There is a newer PR which will probably be merged soon: https://github.com/ggml-org/llama.cpp/pull/22673

Ohhhh geee!!! I just applied the patch to my local git copy. You need to use the model on the PR that he submitted, the model is particular because it has extra information that allows the MTP to happen. I have two amd gpus, and qwen3.6 27B qk6 does around 20t/s generation... If I run it only on one I get like 35t/s.

But with this patch I saw 46t/s with qwen3.6 27B q8... this is insane, it's 250% faster than the original speed, there was no gpu I could upgrade to get that kind of boost, amazing!

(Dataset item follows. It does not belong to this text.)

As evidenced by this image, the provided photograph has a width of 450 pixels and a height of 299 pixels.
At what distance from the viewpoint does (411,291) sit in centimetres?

Ollama merged a PR for MTP about 2 hours ago, as well:

https://github.com/ollama/ollama/pull/15980

Edit: Seems they also have a pre-release version out with the functionality added: https://github.com/ollama/ollama/releases/tag/v0.23.1-rc0

  • Sad:

    theturtle32@ai1:~$ ollama run gemma4:31b-coding-mtp-bf16 pulling manifest Error: pull model manifest: 412: this model requires macOS

    • What's "sad" is how slow the ollama folks are being in vendoring newer versions of ggml into their codebase. That attitude just leaves them stranded without access to newer features.